■ SET TASKS:
1. Transcribe the section of the Lake Atitlan travel passage that opens with the words containing "Unless I was" and closes with "(specially Iguana Perdida’s)!".
2. Answer these questions from the Lake Atitlan travel passage:
(a) Which two hostels in Santa Cruz does it suggest for meeting other travelers?
(b) What two facilities does it say Santa Cruz lacks?
(c) What is San Juan known for?
3. Write the next part of the Lake Atitlan travel passage, picking up from its final sentence.

■ PAGE EXTRACT:

• • • • • • •

Unless I was happy with just chilling at the hostel, I would not consider staying in Santa Cruz for more than a day. Both mentioned hotels offer great natural retreats with spectacular views and a wonderful atmosphere and, for many, are a destination of their own. Also, if you want to stay at a hostel where a lot of travellers meet and make friends for future travels, visit Santa Cruz and stay in La Iguana Perdida or Free Cerveza. I have heard their Saturday parties are great fun (specially Iguana Perdida’s)!
But after that, head to Pana or San Pedro if you are planning on exploring the rest of Lake Atitlan.
You have to keep in mind that there is no big supermarket or cash point in Sant Cruz. If you decide to stay there and explore the lake from there, you will be forced to eat in the hotel (it can get pricy and there are no kitchens you could use) and take a lancha every day for your explorations.
San Juan La Laguna
I utterly loved San Juan La laguna! This town is bursting in colour! From street art and extraordinary murals to incredible art galleries! This town is clean, friendly, colourful, artsy, authentic and wonderful to walk around.
It is also big enough for you to find some shops, supermarkets and ATM’s, so it is a good town to stay in for a little bit longer. It has a charming little waterfront and many fantastic coffee shops offering delicious Guatemalan coffee, hot chocolate and cakes! Heaven!
Every town and village around Lake Atitlan is unique and has its own speciality. San Juan is known for being predominantly home to indigenous art collectives and authentic Mayan craft shops. It is also where most likely you will get your authentic souvenirs a bit cheaper and directly from the source.

• • • • • • •

■ SOURCE DATA:
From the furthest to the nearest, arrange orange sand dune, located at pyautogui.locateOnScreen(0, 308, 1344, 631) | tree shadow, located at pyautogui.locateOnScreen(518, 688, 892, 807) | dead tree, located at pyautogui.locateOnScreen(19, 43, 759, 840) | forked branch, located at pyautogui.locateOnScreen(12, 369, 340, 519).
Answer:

• • • • • • •

■ ANSWERS TO THE PROBLEMS:
1.
Unless I was happy with just chilling at the hostel, I would not consider staying in Santa Cruz for more than a day. Both mentioned hotels offer great natural retreats with spectacular views and a wonderful atmosphere and, for many, are a destination of their own. Also, if you want to stay at a hostel where a lot of travellers meet and make friends for future travels, visit Santa Cruz and stay in La Iguana Perdida or Free Cerveza. I have heard their Saturday parties are great fun (specially Iguana Perdida’s)!

2.
(a) La Iguana Perdida and Free Cerveza.
(b) A big supermarket and a cash point.
(c) Being predominantly home to indigenous art collectives and authentic Mayan craft shops.

3.
San Juan is a good hiking town. This is where the hike to The Indian Nose starts (the harder version), but also San Juan offers one of the most colourful and picturesque viewpoints – Mirador Kaqasiiwaan.
If you are looking for a base away from the hustle and bustle of Pana or San Pedro – San Juan might be a good choice.
Jaibalito and Tzununa
Both Jaibalito and Tzununa are smaller and lesser-known villages of Lake Atitlan, yet still worth visiting. In fact, if you are looking for a peaceful retreat in beautiful surroundings, Jaibalito or Tzununa might be just your place.
Jaibalito is the least developed little town on Lake Atitlan, and many travellers don’t even know about its existence, and it’s only accessible by boat or hike. But because of this isolation, Jaibalito remains as one of the most authentic and charming Mayan villages on Lake Atitlan. Although Jaibalito isn’t a tourist spot, it does boast a couple of really good accommodation options. So if hiding away in a small charming village is your thing, you could book your stay with Vulcano Lodge or the famous Posada Jaibalito, where you’ll also find a great restaurant being a local meeting point.
From Jaibalito, you can also take a hike to Santa Cruz or San Marcos.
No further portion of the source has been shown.